99mTc-PSMA RGS vs. Fluorescence Imaging

Beyond radionuclide detection, other intraoperative imaging techniques are being explored. Fluorescence imaging, particularly near-infrared fluorescence (NIRF) imaging, allows for direct visualization and clear delineation of tumor tissue from healthy tissue.² It offers advantages such as high spatial and temporal resolution and repeated excitation of fluorophores.² However, fluorescence imaging is limited by low tissue penetration depth, as photons are scattered or absorbed within just a few cell layers.² In contrast, radionuclide detection with a gamma probe, as employed in 99mTc-PSMA RGS, is generally not hindered by penetration depth and is considered highly sensitive for intraoperative localization of tumor lesions.² The primary limitation of radionuclide use is the reliance on an acoustic signal, which can lead to inaccurate tumor delineation due to the lack of exact visual representation of the tumor tissue.² This suggests that rather than being competing technologies, these modalities may serve complementary roles.

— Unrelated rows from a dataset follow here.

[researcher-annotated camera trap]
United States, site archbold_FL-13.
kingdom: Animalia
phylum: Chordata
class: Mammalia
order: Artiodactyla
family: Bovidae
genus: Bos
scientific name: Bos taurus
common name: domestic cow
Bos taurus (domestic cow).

A combination of radiodetection and optical imaging techniques could offer additional value, leveraging the strengths of each to provide both sensitive detection and precise visualization for surgeons.² This integrated approach represents a continuous evolution towards ultra-precise, real-time, image-guided surgery, moving beyond traditional anatomical landmarks to achieve more complete and functionally preserving resections.